_Teks yang Ditampilkan_.
Panas bumi merupakan satu-satunya pembangkit EBET yang dapat digunakan sebaga base load. Faktor kapasitas yang tinggi tetap menjadi salah satu keunggulan terbesar panas bumi dibanding sumber energi terbarukan lainnya. Mengacu pada data IRENA (2025), faktor kapasitas rata-rata pembangkit listrik panas bumi (PLTP) global mencapai 88%. Jauh lebih tinggi dibanding surya (17-41%), angin (34-42%), hidro (48%) dan bioenergi (73%).
Selain itu, fasilitas panas bumi dirancang untuk dapat beroperasi hampir sepanjang tahun tanpa terpengaruh oleh cuaca maupun siklus siang-malam. Industri panas bumi juga tercatat sebagai satu-satunya industri EBET yang telah memberikan kontribusi terhadap penerimaan Negara Bukan Pajak (PNBP) di APBN. Sepanjang periode 2010-2024, penerimaan PNBP dari industri panas bumi tercatat mencapai Rp 21,43 Triliun.

Indonesia menjadi salah satu negara dengan potensi panas bumi terbesar dunia mencapai 23,74 GW. Kapasitas terpasang PLTP Indonesia pun berada di peringkat ke-2 dunia setelah Amerika Serikat, namun tingkat utilisasi hanya 11,5% dari potensi (2.743,9 MW). Kondisi ini bertolak belakang dengan Filipina dan Turki yang berada di peringkat ke-3 dan 4 kapasitas terpasang PLTP dunia. Tingkat utilisasi Filipina mencapai 48,07% sedangkan Turki sebesar 38,54% dari total potensi panas bumi.

Dalam satu dekade terakhir, kapasitas PLTP Indonesia tumbuh cukup tinggi mencapai 88,02%. Namun, pertumbuhan tersebut masih tertinggal jauh dibanding Turki yang mencatatkan lonjakan pertumbuhan hingga 328,23% pada periode yang sama. Di sisi lain, investasi panas bumi cenderung menurun dari US$ 1,18 milyar di tahun 2018 menjadi sekitar US$ 0,75 milyar pada 2024. Kontradiksi ini mengindikasikan bahwa kerangka regulasi yang ada belum cukup optimal untuk mendorong pengembangan panas bumi di Indonesia sekaligus belum mampu memberikan kepastian usaha yang dibutuhkan oleh investor.

Keberhasilan Filipina dan Turki dalam memperbaiki kerangka regulasi serta payung hukum terbukti mampu mendorong peningkatan pemanfaatan panas bumi untuk sektor ketenagalistrikan. Selain perbaikan kerangka regulasi, beberapa kebijakan tambahan yang diterapkan baik di Filipina maupun Turki diantaranya berupa kemudahan birokrasi dan akses data, insentif fiskal, serta dukungan terhadap infrastruktur dan skema pembelian listrik.

_Permintaan Tertulis_.
Berapa tingkat utilisasi panas bumi Filipina dari total potensinya menurut teks tentang panas bumi? Daftar berikut merupakan bahan terpisah dari teks tentang panas bumi.

_Informasi yang Diberikan_.
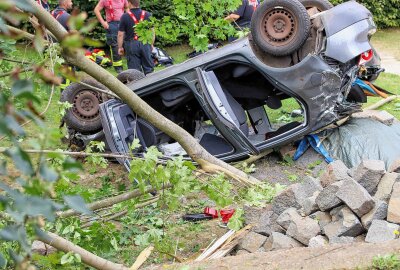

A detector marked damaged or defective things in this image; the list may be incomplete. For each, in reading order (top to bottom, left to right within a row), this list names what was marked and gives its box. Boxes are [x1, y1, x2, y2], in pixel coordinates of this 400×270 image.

overturned silver car [61, 0, 382, 169]
crashed car body [62, 0, 382, 169]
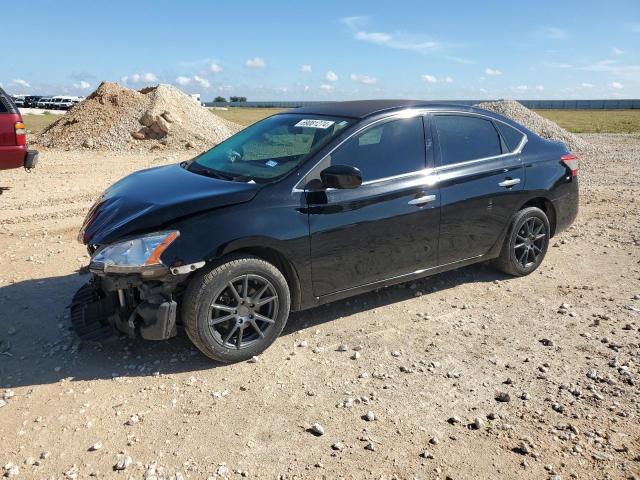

_Jawaban Tertulis_.
Tingkat utilisasi Filipina mencapai 48,07% dari total potensi panas bumi.